My kid just started kindergarten this year. He gets on the bus, big yellow 120, at 7:05 every morning. The bus goes by our house, around the block, and then finally down to the bus stop a block away. On the first day, I walked him down there, gave him a pat on the head, wiped away one silent, stubborn tear that I blamed on allergies, and headed back home. So it went for the last few weeks of August. But by the second month of school, the bus was coming later, and then later, and by the middle of September old 120 is rolling around the corner at 7:30, right when I have to leave for work. Suddenly this whole kindergarten thing is a pain in my butt because I’ve got to drive the kid to school, and I’m steaming about what I see as a broken contract on the part of the school district. 

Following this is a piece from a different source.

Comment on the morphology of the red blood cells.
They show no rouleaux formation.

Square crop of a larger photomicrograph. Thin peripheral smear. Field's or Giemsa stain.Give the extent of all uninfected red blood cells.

It seems that the district awarded our routes to the lowest bidder, which didn’t have enough drivers to fulfill the contract. After the first month, the company loaded up our driver with extra routes, making her later, and later, and later. 

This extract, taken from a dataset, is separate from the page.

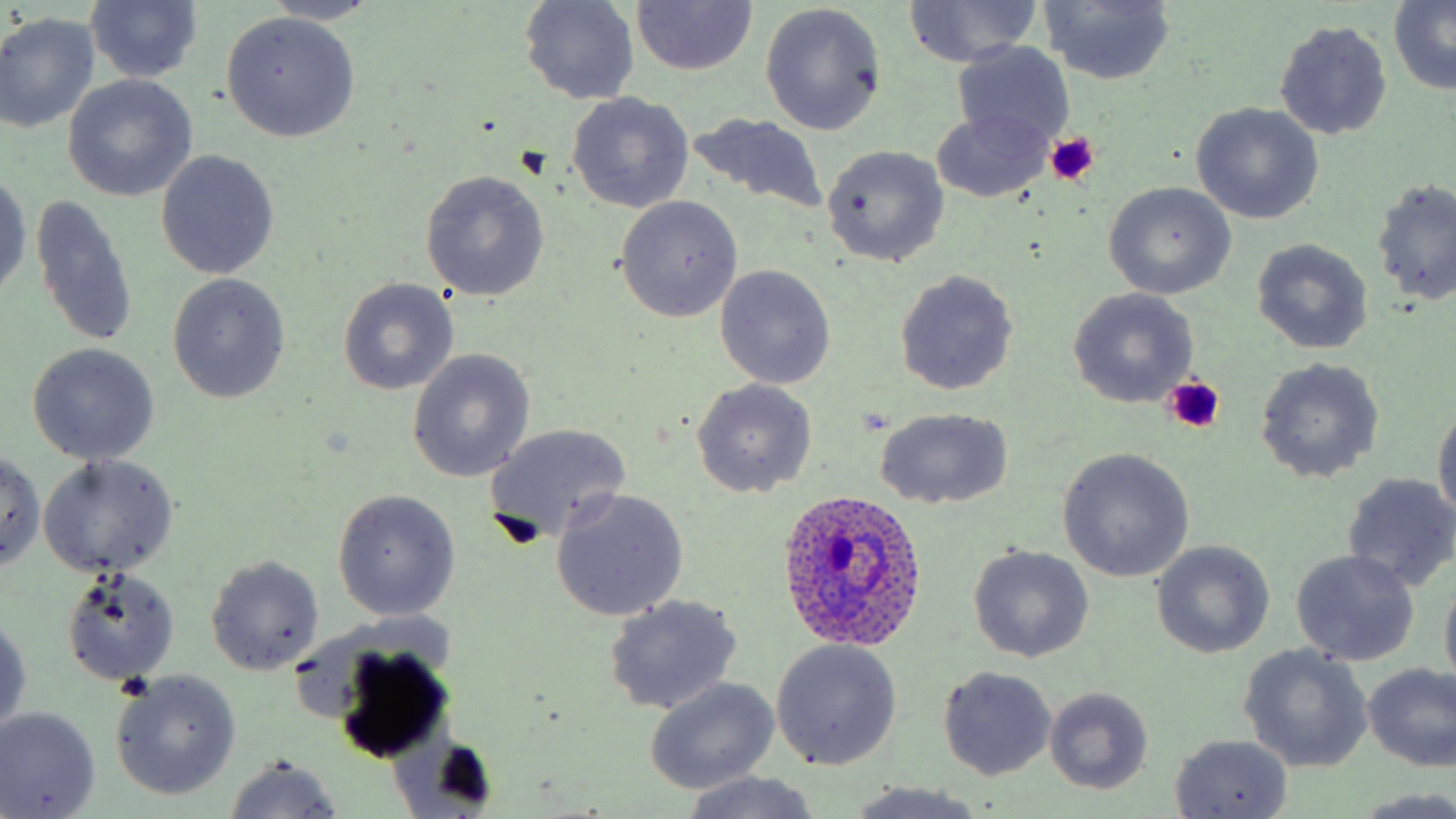

Approximate bounding boxes as named x1/y1/x2/y2 corners in pixels.
Uninfected red blood cells: (x1=264, y1=0, x2=385, y2=26), (x1=518, y1=0, x2=639, y2=106), (x1=902, y1=0, x2=1041, y2=67), (x1=631, y1=1, x2=756, y2=74), (x1=1038, y1=1, x2=1177, y2=86), (x1=1387, y1=1, x2=1456, y2=93), (x1=84, y1=2, x2=203, y2=85), (x1=761, y1=4, x2=886, y2=137), (x1=220, y1=12, x2=361, y2=142), (x1=0, y1=13, x2=100, y2=134), (x1=1274, y1=19, x2=1392, y2=141), (x1=952, y1=42, x2=1077, y2=149), (x1=4, y1=45, x2=154, y2=181), (x1=63, y1=75, x2=196, y2=201), (x1=565, y1=92, x2=695, y2=215), (x1=1192, y1=103, x2=1323, y2=224), (x1=931, y1=108, x2=1052, y2=203), (x1=682, y1=112, x2=831, y2=219), (x1=821, y1=145, x2=951, y2=267), (x1=155, y1=151, x2=279, y2=280), (x1=419, y1=170, x2=549, y2=302), (x1=1, y1=172, x2=30, y2=298), (x1=1371, y1=180, x2=1456, y2=306), (x1=1104, y1=181, x2=1237, y2=299), (x1=31, y1=195, x2=139, y2=348), (x1=614, y1=195, x2=743, y2=322), (x1=1251, y1=237, x2=1373, y2=354), (x1=715, y1=265, x2=836, y2=390), (x1=892, y1=269, x2=1019, y2=396), (x1=165, y1=273, x2=291, y2=404), (x1=338, y1=277, x2=460, y2=395), (x1=1068, y1=289, x2=1198, y2=408), (x1=26, y1=342, x2=161, y2=465), (x1=407, y1=350, x2=534, y2=483), (x1=1254, y1=357, x2=1385, y2=484), (x1=690, y1=378, x2=817, y2=498), (x1=1431, y1=401, x2=1456, y2=523), (x1=873, y1=406, x2=1015, y2=511), (x1=483, y1=423, x2=632, y2=547), (x1=1056, y1=447, x2=1194, y2=582), (x1=0, y1=452, x2=47, y2=573), (x1=38, y1=454, x2=179, y2=578), (x1=1342, y1=472, x2=1456, y2=592), (x1=331, y1=488, x2=461, y2=622), (x1=551, y1=489, x2=689, y2=620), (x1=1150, y1=540, x2=1274, y2=658), (x1=966, y1=545, x2=1094, y2=662), (x1=1291, y1=549, x2=1421, y2=666), (x1=205, y1=555, x2=324, y2=675), (x1=59, y1=567, x2=180, y2=686), (x1=1440, y1=570, x2=1456, y2=692), (x1=602, y1=595, x2=743, y2=715), (x1=1, y1=612, x2=30, y2=735), (x1=772, y1=639, x2=902, y2=771), (x1=327, y1=640, x2=455, y2=762), (x1=1238, y1=645, x2=1372, y2=774), (x1=1361, y1=662, x2=1455, y2=770), (x1=937, y1=666, x2=1058, y2=781), (x1=110, y1=671, x2=242, y2=803), (x1=644, y1=677, x2=780, y2=795), (x1=1044, y1=687, x2=1153, y2=795), (x1=0, y1=707, x2=100, y2=818), (x1=1170, y1=734, x2=1293, y2=817), (x1=224, y1=756, x2=343, y2=818), (x1=678, y1=771, x2=823, y2=818), (x1=842, y1=782, x2=990, y2=819).

Platelet locations: (x1=1044, y1=132, x2=1100, y2=185), (x1=1160, y1=378, x2=1224, y2=431). Plasmodium ovale-infected red blood cell locations: (x1=776, y1=487, x2=929, y2=650). Slide-level diagnosis: Plasmodium ovale. Single field of view. Light microscopy. 1000x magnification. May-Grünwald-Giemsa-stained preparation. Image is 1456×819 pixels. Thin blood film.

But one morning I’m walking out to the bus stop at 7:25 and here comes the bus right in front of my house. It stops, and the driver opens the door and hurriedly waves my kid on. Then it goes around the block and eventually back down to the bus stop, where all the other kids and their parents are waiting with daggers coming out of their eyes. Sorry folks, but man, I need those five extra minutes.

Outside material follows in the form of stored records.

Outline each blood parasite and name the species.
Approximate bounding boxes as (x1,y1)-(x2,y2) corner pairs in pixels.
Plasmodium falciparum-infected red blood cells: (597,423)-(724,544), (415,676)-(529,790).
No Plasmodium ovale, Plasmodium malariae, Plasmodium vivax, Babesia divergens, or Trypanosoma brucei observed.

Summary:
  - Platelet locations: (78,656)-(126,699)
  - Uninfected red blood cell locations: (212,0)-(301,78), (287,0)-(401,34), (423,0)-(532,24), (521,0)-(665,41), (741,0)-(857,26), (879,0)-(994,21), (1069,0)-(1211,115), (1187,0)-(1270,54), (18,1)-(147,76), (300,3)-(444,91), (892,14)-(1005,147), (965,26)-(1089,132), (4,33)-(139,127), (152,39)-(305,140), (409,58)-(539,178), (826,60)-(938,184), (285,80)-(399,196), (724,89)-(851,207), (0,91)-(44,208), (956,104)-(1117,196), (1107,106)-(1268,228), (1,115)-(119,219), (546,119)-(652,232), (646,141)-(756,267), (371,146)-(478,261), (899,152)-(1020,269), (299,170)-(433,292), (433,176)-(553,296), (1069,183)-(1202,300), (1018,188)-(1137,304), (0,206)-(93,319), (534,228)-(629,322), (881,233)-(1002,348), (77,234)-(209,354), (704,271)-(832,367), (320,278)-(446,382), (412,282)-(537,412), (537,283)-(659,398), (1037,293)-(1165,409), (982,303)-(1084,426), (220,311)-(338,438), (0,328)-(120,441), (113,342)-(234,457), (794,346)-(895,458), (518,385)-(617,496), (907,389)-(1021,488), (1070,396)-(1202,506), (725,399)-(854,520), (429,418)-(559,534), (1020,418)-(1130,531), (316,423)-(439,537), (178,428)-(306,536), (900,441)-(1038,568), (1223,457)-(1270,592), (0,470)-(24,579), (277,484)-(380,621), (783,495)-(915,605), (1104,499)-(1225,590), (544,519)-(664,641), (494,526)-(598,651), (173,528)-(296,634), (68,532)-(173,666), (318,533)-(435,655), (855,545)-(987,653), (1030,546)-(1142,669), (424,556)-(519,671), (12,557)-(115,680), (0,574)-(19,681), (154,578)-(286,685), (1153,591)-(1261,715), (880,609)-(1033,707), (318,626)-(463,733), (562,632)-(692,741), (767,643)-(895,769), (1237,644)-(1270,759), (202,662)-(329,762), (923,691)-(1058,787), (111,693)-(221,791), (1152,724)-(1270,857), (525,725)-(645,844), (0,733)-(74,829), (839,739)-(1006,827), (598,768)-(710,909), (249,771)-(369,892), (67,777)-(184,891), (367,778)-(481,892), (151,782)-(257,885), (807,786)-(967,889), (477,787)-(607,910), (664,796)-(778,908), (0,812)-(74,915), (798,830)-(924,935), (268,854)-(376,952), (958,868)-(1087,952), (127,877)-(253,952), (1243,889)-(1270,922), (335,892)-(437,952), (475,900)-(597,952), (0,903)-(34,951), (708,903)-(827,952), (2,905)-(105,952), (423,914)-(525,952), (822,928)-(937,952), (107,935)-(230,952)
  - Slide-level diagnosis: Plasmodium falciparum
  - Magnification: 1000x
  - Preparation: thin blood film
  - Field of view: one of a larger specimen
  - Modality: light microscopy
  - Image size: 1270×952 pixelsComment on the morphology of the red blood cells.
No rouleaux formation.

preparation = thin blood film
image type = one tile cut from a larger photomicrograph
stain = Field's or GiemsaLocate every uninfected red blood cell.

So here’s the question: do I just take my kid out to the front of the house at 7:25 and make the bus stop there, or do I continue to take him down to the bus stop with everyone else? 

My “good consumer” voice tells me that if I want a product to improve, I’ve got to put pressure on it. If that burns a bridge then fine; it was a bridge that deserved to get burnt.

But there’s another voice too—what I’ll call “The Walter”—who says that there is ONE bus stop, not TWO, and you can’t just start making bus stops wherever you damn well please, or the entire system falls into chaos. People that don’t follow the rules upset Walter. There are rules for a reason.

Walter Vid.gif

Walter’s a little tricky. I like him—I WAS him when I was younger—but, I’ll be honest, he can get kind of aggressive. And besides, Walter’s a little rule-bound, a little inflexible, a little too ready to look for an authority and follow it. And I’m not like that anymore. Or less than I used to be.

So what do I do?

I cave! I listen to Walter. My kid and I waive off the bus in front of the house and go down to the proper bus stop like good citizens and we wait for 120 to go around the block and come back at 7:30. I feel like a sucker, standing there with the dads drinking coffee, a spineless goober who wants to get along.

Ugh.

But after a week or so, something funny starts to happen. The bus starts coming earlier and earlier until, after a few days, we’re right back on time. Why? Because, I found out, parents were giving the school principals an earful, and the school principals were giving the school board an earful, and the school board was giving the bus company an earful, until they finally got their act together.

I think the truth of the situation is that, instead of worrying about who to screw over at, I need to worry instead about how to best communicate. It’s a lesson I can preach, but man, do I find it difficult to execute. I hope I can remember it. I hope that next time I don’t like how something’s going, I can be a little less anxious to enact revenge, and a little more anxious to communicate my concerns to someone who can fix the problem. Turns out I might still have a touch more Walter in me than I'd like to admit.

As the Dude advises, Walter’s not wrong, he can just be a bit of a jerk. 

The Dude Vid.gif

Opinions expressed here are those of the author and not necessarily those of SagePoint Financial, Inc.